La période de l'oubli

Notre époque est celle de l'oubli de plus en plus marqué de la mémoire historique.

Ce n'est pas quelque chose d'entièrement nouveau sous le soleil : des masses d'humains, à travers les siècles et les époques du monde, ont vécu sans aucune notion historique, qui n'était peut-être pas déposée, sous une forme mythiquement déformée (et donc non historique), dans des récits transmis.

Mais aujourd'hui, la situation est tout autre, nouvelle et différente : la mémoire historique (élaborée de manière historiographique et donc, à certains égards, scientifique) est en principe accessible à tous. Pourtant, les masses ne connaissent généralement pas l'histoire. La mémoire historique est donc le plus souvent oubliée : en ce sens, elle est rejetée. Aucune tradition partagée transmise de manière autoritaire n'y remédie plus. La mémoire historique est donc une boussole absente.

Une boussole dont l'absence ne se fait même plus sentir. Une absence qui ne semble pas nourrir de nostalgie. En d'autres termes, l'oubli de la mémoire semble également avoir été oublié.
Nous sommes donc dans une époque où chaque passage, chaque événement est répétition-reboot (d'une année zéro), où la densité du temps est comprimée et écrasée, fragmentée et recomposée. Disponible tout au plus à toute déformation ou, au mieux, à toute narration (postmoderne) possible.

Cet oubli est évident par rapport aux vicissitudes de la politique. C'est un fait, me semble-t-il, que l'opinion publique oublie facilement les événements qui se sont produits et les troubles qu'elle a eus ne serait-ce qu'avant-hier : de vieilles situations (et de vieux visages) réapparaissent ainsi comme si elles étaient nouvelles. Alors on oublie vite les dangers qui viennent de passer et les nouvelles d'hier. Comme si de rien n'était, le feu de l'attention publique s'allume et s'éteint sans autre critère apparent que la nouveauté d'un fait ou l'importance déclarée d'une question par une puissance médiatique de masse. Les questions qui ont fait irruption dans l'agenda occupent la scène pendant quelques jours au maximum.

Cette situation est peut-être entièrement nouvelle. Dans d'autres contextes, en effet, bien que dépourvus de véritable mémoire historique, les mythes et les traditions transmettent au moins le souvenir d'une expérience acquise. Mais aujourd'hui, la transformation est vertigineusement rapide, radicale, à bien des égards décisifs, immense et profonde. Malgré cela, il est difficile de comprendre sa signification, et encore moins de suivre réellement son évolution. Aucune tradition ne peut donc plus remplacer la mémoire historique.

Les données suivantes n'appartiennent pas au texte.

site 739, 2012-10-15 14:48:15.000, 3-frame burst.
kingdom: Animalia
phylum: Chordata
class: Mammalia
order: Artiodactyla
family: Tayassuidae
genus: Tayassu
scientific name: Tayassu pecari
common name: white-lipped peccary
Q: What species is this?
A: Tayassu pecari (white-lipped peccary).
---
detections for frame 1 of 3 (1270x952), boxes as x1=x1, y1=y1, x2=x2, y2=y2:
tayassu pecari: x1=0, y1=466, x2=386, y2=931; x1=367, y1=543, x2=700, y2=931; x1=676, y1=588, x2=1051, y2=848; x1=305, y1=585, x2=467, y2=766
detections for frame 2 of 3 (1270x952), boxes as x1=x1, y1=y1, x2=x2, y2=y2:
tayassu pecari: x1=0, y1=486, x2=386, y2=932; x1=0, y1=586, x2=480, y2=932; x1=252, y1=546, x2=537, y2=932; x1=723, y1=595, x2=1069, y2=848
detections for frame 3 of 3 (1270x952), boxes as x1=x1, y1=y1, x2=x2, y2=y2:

Ainsi, pour faire face à la profonde ignorance historique qui se répand de plus en plus, les commémorations d'anniversaires, les paquets narratifs préparés dans les programmes, qu'ils soient télévisés ou scolaires, tentent de contrer cet aplatissement du temps en un présent indéchiffrable.
Mais en plus d'être aussi des symptômes de l'oubli de la mémoire historique, parce que la commémoration n'est que la mémoire réactivée par fragments et pour un seul jour, ces tentatives sont trop souvent aussi oublieuses de la leçon de Nietzsche sur le possible préjudice, ainsi que l'utilité, de l'histoire pour la vie.

Si la mémoire historique, dans la mesure où elle est aujourd'hui oubliée, ne peut en fait apporter son utilité, la tentative de sa construction doit néanmoins être bien calibrée, dans la connaissance des dégâts qu'elle peut aussi apporter.

Nous sommes certainement très loin de la "maladie historique" diagnostiquée par Nietzsche pour l'hypertrophie historiographique de la culture de la fin du XIXe siècle. Mais, précisément en raison de l'absence de mémoire historique, les risques et les dommages éventuels que peut entraîner l'oubli sont également importants.